Exercise prompt. Please set down the lines of the listing exactly, from its first line to the line with "Bell Sleeve Wedding", leaving the pictures out.

Material provided.
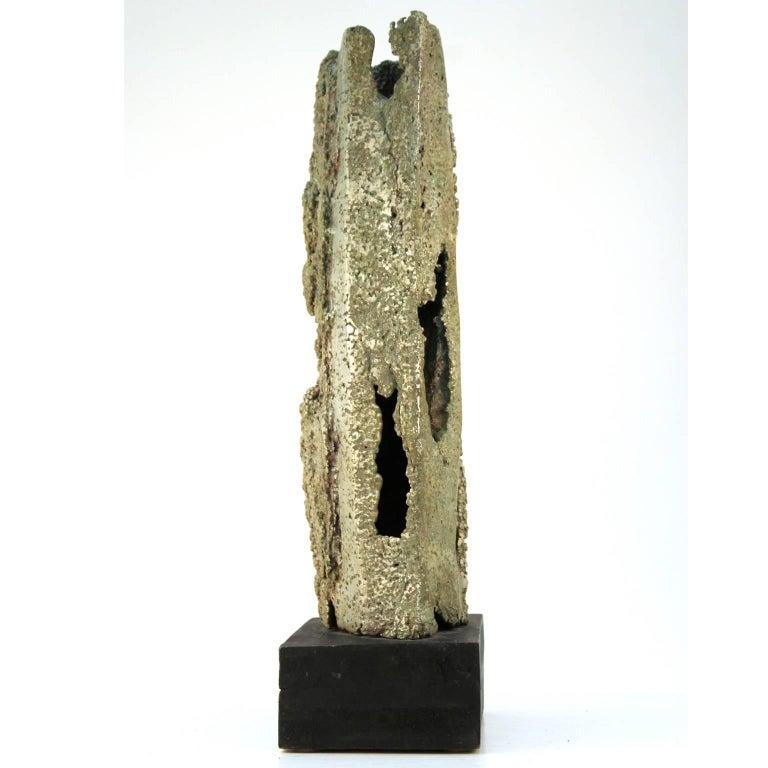 Mid-20th Century Cast Aluminum Brutalist Sculpture by Dcalvi For Sale
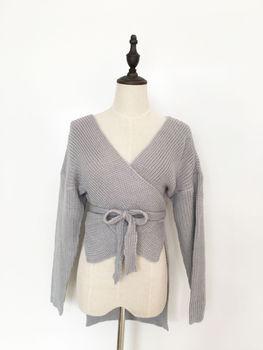 Hirigin Women Sweaters Crop Top Casual Long sleeve Knitted Loose Sweater Knitwear For Women Belt Deep V Neck Outwear Fashion 4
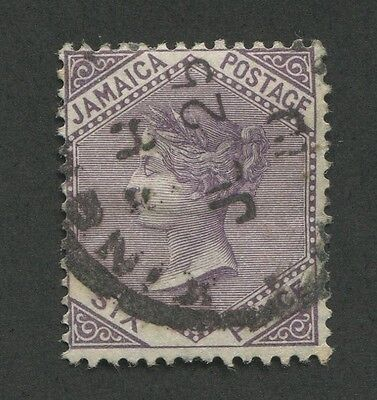 Jamaica #51 Used F/vf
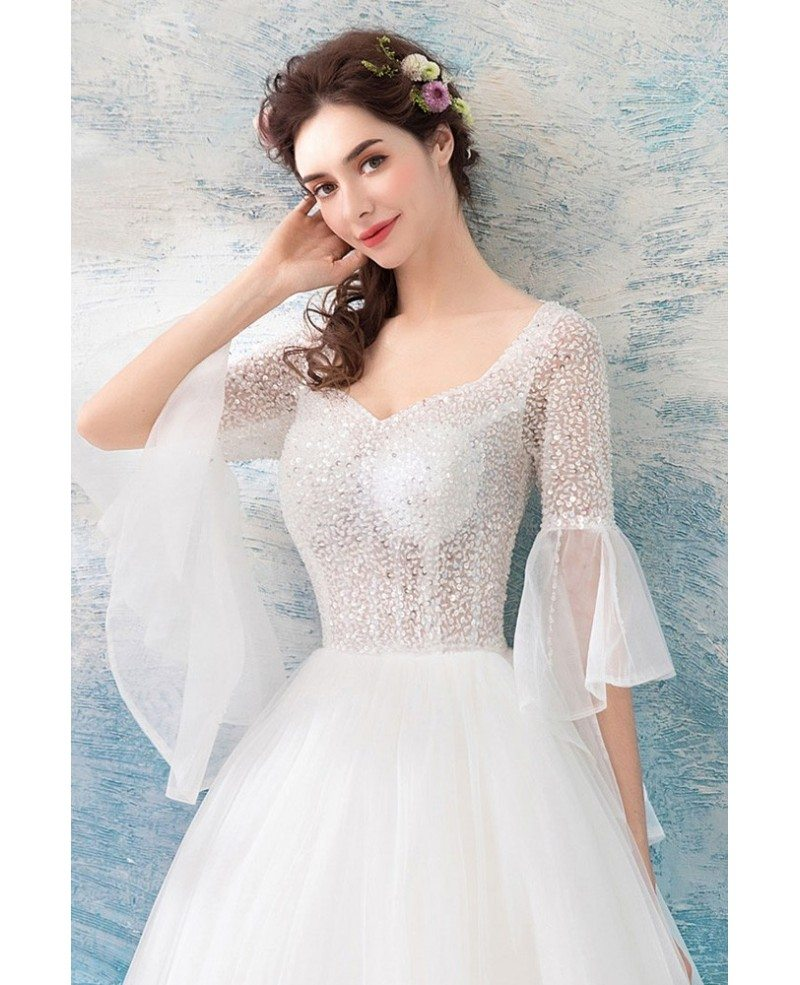 Bell Sleeve Wedding Dress: Special Sheer Top Ball Gown Wedding Dress With Bling Bell
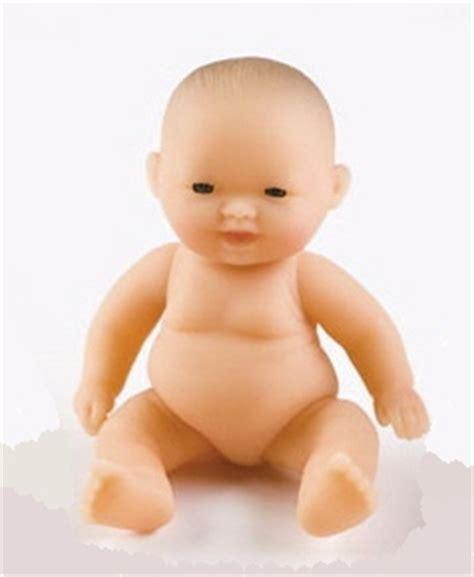 lottie dolls smyths 5 baby dolls uk git der shop f 252 r eltern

Answer box.
 Mid-20th Century Cast Aluminum Brutalist Sculpture by Dcalvi For Sale
 Hirigin Women Sweaters Crop Top Casual Long sleeve Knitted Loose Sweater Knitwear For Women Belt Deep V Neck Outwear Fashion 4
 Jamaica #51 Used F/vf
 Bell Sleeve Wedding Dress: Special Sheer Top Ball Gown Wedding Dress With Bling Bell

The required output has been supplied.